• _Task objective_
The copy must match the data below line for line and contain no images.

• _Entries provided_
········

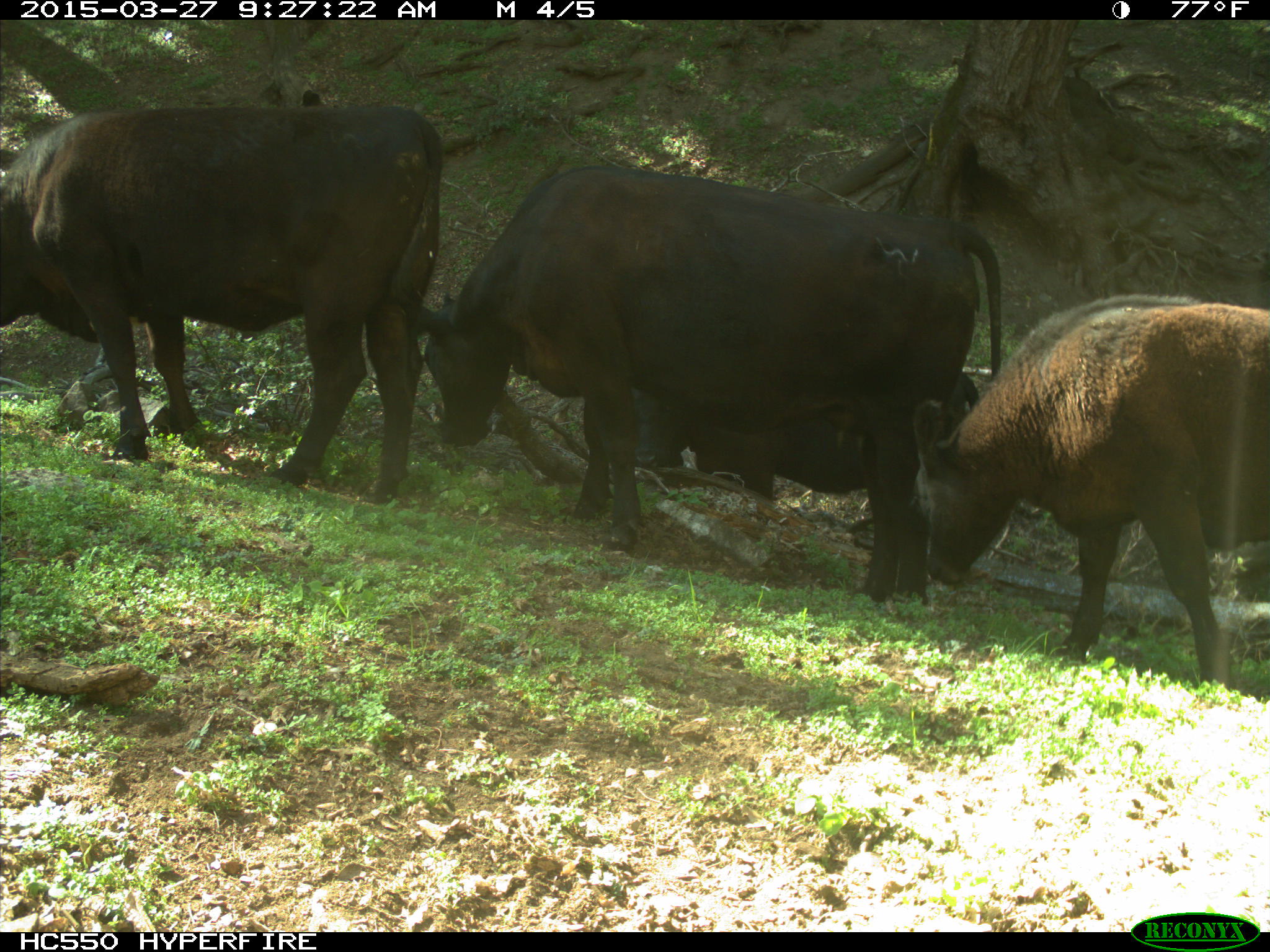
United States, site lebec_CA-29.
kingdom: Animalia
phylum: Chordata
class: Mammalia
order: Artiodactyla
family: Bovidae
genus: Bos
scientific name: Bos taurus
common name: domestic cow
Bos taurus (domestic cow).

········

• _Expected output_
United States, site lebec_CA-29.
kingdom: Animalia
phylum: Chordata
class: Mammalia
order: Artiodactyla
family: Bovidae
genus: Bos
scientific name: Bos taurus
common name: domestic cow
Bos taurus (domestic cow).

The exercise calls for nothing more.